Record extracts:
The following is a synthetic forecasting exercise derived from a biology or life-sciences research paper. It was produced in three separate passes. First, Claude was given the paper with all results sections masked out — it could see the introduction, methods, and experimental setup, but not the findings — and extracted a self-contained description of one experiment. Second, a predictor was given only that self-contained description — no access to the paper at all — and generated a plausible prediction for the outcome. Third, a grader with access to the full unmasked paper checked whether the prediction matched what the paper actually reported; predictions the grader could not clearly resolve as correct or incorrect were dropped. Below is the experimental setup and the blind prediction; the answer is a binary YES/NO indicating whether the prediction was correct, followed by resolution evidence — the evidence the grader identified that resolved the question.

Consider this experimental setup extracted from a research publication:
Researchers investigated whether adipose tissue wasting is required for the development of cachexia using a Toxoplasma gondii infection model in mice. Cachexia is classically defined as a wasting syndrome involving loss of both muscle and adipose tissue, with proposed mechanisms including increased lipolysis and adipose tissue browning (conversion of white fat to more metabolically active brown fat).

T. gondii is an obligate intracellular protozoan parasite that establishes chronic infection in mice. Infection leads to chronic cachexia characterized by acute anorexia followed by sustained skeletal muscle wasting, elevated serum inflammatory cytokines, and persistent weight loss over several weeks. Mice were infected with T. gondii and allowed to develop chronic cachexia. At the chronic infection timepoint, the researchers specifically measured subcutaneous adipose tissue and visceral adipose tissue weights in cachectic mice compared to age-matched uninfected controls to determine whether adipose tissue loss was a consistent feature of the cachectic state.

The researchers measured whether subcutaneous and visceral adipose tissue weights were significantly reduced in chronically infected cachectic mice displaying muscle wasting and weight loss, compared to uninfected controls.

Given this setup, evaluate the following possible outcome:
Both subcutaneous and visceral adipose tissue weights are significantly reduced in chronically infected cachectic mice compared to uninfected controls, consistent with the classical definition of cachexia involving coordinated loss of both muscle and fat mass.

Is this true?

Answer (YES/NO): NO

Problem to work on:
The string "chronically" appears in some lines of the material. Report how many, and nothing more.

Output of the task:
2